◆ **RECORDS TO PROCESS**:
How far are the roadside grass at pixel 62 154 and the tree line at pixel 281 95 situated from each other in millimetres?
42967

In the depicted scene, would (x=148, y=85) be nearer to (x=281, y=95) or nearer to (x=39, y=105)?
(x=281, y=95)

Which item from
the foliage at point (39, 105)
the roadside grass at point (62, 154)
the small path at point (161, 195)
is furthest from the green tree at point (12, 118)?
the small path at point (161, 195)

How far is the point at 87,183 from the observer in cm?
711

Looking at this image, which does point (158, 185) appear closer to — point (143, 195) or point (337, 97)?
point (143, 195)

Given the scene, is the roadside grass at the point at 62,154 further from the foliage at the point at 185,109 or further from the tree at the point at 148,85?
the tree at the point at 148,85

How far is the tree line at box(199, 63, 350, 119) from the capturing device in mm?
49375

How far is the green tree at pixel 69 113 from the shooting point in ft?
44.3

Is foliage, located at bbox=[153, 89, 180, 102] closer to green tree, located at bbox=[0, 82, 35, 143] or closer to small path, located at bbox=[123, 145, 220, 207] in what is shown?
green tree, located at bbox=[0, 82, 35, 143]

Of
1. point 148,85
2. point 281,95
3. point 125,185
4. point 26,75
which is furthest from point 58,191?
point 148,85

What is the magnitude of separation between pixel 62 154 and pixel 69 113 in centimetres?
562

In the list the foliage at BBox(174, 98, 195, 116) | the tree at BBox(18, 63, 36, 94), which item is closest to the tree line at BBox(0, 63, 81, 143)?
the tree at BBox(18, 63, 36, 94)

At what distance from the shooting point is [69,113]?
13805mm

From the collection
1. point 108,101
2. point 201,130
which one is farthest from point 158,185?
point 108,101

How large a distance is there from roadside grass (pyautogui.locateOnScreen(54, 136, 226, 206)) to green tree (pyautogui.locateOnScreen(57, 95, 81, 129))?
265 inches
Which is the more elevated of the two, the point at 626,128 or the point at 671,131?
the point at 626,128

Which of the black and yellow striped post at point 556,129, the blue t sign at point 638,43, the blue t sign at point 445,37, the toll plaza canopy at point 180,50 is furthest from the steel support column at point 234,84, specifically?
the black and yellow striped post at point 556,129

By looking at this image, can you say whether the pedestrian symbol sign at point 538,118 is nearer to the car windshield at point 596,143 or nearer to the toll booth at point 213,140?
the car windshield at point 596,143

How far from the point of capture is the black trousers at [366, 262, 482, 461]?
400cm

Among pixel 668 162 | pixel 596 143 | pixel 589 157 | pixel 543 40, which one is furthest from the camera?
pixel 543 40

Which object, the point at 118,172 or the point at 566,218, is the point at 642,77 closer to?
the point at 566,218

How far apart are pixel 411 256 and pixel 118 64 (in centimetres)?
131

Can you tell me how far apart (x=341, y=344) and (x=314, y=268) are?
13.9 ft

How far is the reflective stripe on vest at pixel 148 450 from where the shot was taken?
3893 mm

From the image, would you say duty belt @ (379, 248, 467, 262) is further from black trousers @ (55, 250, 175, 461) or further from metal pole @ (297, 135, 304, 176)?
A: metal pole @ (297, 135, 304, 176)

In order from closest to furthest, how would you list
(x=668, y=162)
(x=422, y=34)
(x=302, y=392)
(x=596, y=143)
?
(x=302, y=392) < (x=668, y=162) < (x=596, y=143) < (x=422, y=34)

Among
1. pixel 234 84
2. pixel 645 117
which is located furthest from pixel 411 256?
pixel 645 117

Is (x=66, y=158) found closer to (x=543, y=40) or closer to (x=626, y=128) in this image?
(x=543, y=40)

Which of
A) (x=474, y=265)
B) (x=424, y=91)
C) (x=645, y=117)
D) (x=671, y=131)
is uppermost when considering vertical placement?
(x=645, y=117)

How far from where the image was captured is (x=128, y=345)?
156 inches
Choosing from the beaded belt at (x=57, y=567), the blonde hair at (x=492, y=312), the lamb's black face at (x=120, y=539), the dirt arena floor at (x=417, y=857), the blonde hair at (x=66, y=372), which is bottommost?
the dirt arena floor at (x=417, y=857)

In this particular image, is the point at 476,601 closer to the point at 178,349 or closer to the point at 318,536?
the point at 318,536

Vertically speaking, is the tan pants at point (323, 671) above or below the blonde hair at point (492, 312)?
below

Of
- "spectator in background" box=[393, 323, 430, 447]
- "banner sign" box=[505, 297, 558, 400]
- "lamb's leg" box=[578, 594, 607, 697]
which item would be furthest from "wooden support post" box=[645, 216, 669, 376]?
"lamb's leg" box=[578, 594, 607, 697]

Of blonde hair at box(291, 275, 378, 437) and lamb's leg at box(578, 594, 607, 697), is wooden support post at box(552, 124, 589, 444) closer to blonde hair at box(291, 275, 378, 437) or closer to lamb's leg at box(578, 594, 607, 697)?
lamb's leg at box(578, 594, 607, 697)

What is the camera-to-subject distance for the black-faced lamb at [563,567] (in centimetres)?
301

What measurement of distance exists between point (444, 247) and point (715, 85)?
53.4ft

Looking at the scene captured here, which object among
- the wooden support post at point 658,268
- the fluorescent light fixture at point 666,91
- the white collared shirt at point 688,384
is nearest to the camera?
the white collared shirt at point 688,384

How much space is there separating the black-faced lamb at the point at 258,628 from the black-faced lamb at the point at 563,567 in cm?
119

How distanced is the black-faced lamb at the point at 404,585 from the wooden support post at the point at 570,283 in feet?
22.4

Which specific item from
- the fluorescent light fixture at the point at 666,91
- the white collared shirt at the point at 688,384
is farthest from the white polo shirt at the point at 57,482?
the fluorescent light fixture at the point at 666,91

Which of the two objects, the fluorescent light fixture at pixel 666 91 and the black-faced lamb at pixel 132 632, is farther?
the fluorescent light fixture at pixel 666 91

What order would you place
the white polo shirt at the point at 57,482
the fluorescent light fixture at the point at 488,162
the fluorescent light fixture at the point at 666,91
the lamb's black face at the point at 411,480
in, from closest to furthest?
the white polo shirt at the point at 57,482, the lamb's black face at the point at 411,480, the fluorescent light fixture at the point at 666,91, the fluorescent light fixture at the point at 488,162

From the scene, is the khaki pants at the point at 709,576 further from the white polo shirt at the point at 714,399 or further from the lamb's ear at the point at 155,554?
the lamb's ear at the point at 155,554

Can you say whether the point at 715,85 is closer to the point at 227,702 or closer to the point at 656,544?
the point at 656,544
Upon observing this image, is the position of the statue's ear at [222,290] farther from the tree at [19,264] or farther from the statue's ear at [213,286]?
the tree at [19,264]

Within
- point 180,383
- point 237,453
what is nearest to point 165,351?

◆ **WHAT IS REQUIRED**: Rewrite every item above, replacing "shooting point" with "camera position" and leaving everything else unchanged.

◆ **THE RESPONSE**:
How far are the roadside grass at pixel 62 154 and the tree line at pixel 281 95 situated from each other in millimetres?
42967

In the depicted scene, would (x=148, y=85) be nearer to (x=281, y=95) or nearer to (x=39, y=105)?
(x=281, y=95)

Which item from
the foliage at point (39, 105)
the roadside grass at point (62, 154)
the small path at point (161, 195)
is furthest from the green tree at point (12, 118)?
the small path at point (161, 195)

How far is the point at 87,183 from the observer in cm?
711

Looking at this image, which does point (158, 185) appear closer to — point (143, 195) or point (337, 97)?
point (143, 195)

Given the scene, is the roadside grass at the point at 62,154 further from the foliage at the point at 185,109 or further from the tree at the point at 148,85?
the tree at the point at 148,85

How far is the tree line at box(199, 63, 350, 119) from the capturing device in mm?
49375

How far is the green tree at pixel 69 113 from the camera position in ft?
44.3

Is foliage, located at bbox=[153, 89, 180, 102] closer to green tree, located at bbox=[0, 82, 35, 143] or closer to small path, located at bbox=[123, 145, 220, 207] in what is shown?
green tree, located at bbox=[0, 82, 35, 143]

Of
1. point 148,85
2. point 281,95
3. point 125,185
4. point 26,75
which is furthest from point 58,191?
point 148,85

What is the magnitude of separation between pixel 62 154 and pixel 69 113 in centimetres?
562

In the list the foliage at BBox(174, 98, 195, 116) | the tree at BBox(18, 63, 36, 94), which item is closest to the tree line at BBox(0, 63, 81, 143)?
the tree at BBox(18, 63, 36, 94)

At what distance from the camera position is [69,113]?
13805mm

From the collection
1. point 108,101
2. point 201,130
which one is farthest from point 158,185?
point 108,101

How large a distance is there from roadside grass (pyautogui.locateOnScreen(54, 136, 226, 206)) to green tree (pyautogui.locateOnScreen(57, 95, 81, 129))?
265 inches
Which is the more elevated of the two, the point at 626,128 or the point at 671,131?
the point at 626,128

Which of the black and yellow striped post at point 556,129, the blue t sign at point 638,43, the blue t sign at point 445,37, the toll plaza canopy at point 180,50 is furthest from the steel support column at point 234,84, specifically?
the black and yellow striped post at point 556,129

By looking at this image, can you say whether the pedestrian symbol sign at point 538,118 is nearer to the car windshield at point 596,143 or nearer to the toll booth at point 213,140?
the car windshield at point 596,143

How far from the point of capture is the black trousers at [366, 262, 482, 461]?
400cm

Among pixel 668 162 | pixel 596 143 | pixel 589 157 | pixel 543 40, which one is furthest from the camera?
pixel 543 40

Which object, the point at 118,172 or the point at 566,218, is the point at 642,77 closer to?
the point at 566,218

How far apart are pixel 411 256 and pixel 118 64 (in centimetres)?
131

Can you tell me how far apart (x=341, y=344) and (x=314, y=268) are?
13.9 ft

How far is the reflective stripe on vest at pixel 148 450 from where the shot was taken?
3893 mm

From the image, would you say duty belt @ (379, 248, 467, 262) is further from black trousers @ (55, 250, 175, 461) or further from metal pole @ (297, 135, 304, 176)?
A: metal pole @ (297, 135, 304, 176)

In order from closest to furthest, how would you list
(x=668, y=162)
(x=422, y=34)
(x=302, y=392)
(x=596, y=143)
?
(x=302, y=392) < (x=668, y=162) < (x=596, y=143) < (x=422, y=34)

Among
1. pixel 234 84
2. pixel 645 117
which is located furthest from pixel 411 256?
pixel 645 117

Is (x=66, y=158) found closer to (x=543, y=40) or closer to (x=626, y=128) in this image?
(x=543, y=40)

Which of
A) (x=474, y=265)
B) (x=424, y=91)
C) (x=645, y=117)
D) (x=671, y=131)
is uppermost when considering vertical placement?
(x=645, y=117)

How far from where the image was captured is (x=128, y=345)?
156 inches
Choosing from the beaded belt at (x=57, y=567), the blonde hair at (x=492, y=312), the lamb's black face at (x=120, y=539), the dirt arena floor at (x=417, y=857), the blonde hair at (x=66, y=372), which is bottommost?
the dirt arena floor at (x=417, y=857)

In this particular image, is the point at 476,601 closer to the point at 178,349 or closer to the point at 318,536?
the point at 318,536

Vertically speaking, is the tan pants at point (323, 671) above or below the blonde hair at point (492, 312)?
below

Of
- "spectator in background" box=[393, 323, 430, 447]
- "banner sign" box=[505, 297, 558, 400]
- "lamb's leg" box=[578, 594, 607, 697]
which item would be furthest from "wooden support post" box=[645, 216, 669, 376]?
"lamb's leg" box=[578, 594, 607, 697]

Of blonde hair at box(291, 275, 378, 437) and lamb's leg at box(578, 594, 607, 697), is wooden support post at box(552, 124, 589, 444) closer to blonde hair at box(291, 275, 378, 437) or closer to lamb's leg at box(578, 594, 607, 697)?
lamb's leg at box(578, 594, 607, 697)

What is the camera-to-subject distance for the black-faced lamb at [563,567] (in centimetres)?
301

What measurement of distance exists between point (444, 247) and point (715, 85)?
53.4ft

Looking at the scene captured here, which object among
- the wooden support post at point 658,268
- the fluorescent light fixture at point 666,91
- the white collared shirt at point 688,384
is nearest to the camera?
the white collared shirt at point 688,384

How much space is there separating the black-faced lamb at the point at 258,628 from the black-faced lamb at the point at 563,567 in cm?
119

How distanced is the black-faced lamb at the point at 404,585 from the wooden support post at the point at 570,283 in feet?
22.4

Which specific item from
- the fluorescent light fixture at the point at 666,91
- the white collared shirt at the point at 688,384
is farthest from the white polo shirt at the point at 57,482?
the fluorescent light fixture at the point at 666,91

Which of the two objects, the fluorescent light fixture at pixel 666 91 and the black-faced lamb at pixel 132 632, is farther?
the fluorescent light fixture at pixel 666 91

What order would you place
the white polo shirt at the point at 57,482
the fluorescent light fixture at the point at 488,162
the fluorescent light fixture at the point at 666,91
the lamb's black face at the point at 411,480
in, from closest to furthest?
the white polo shirt at the point at 57,482, the lamb's black face at the point at 411,480, the fluorescent light fixture at the point at 666,91, the fluorescent light fixture at the point at 488,162

From the scene, is the khaki pants at the point at 709,576 further from the white polo shirt at the point at 714,399 or further from the lamb's ear at the point at 155,554?
the lamb's ear at the point at 155,554

Can you say whether the point at 715,85 is closer to the point at 227,702 or closer to the point at 656,544?
the point at 656,544
Upon observing this image, is the position of the statue's ear at [222,290] farther from the tree at [19,264] or farther from the statue's ear at [213,286]?
the tree at [19,264]

Within
- point 180,383
- point 237,453
what is nearest to point 165,351?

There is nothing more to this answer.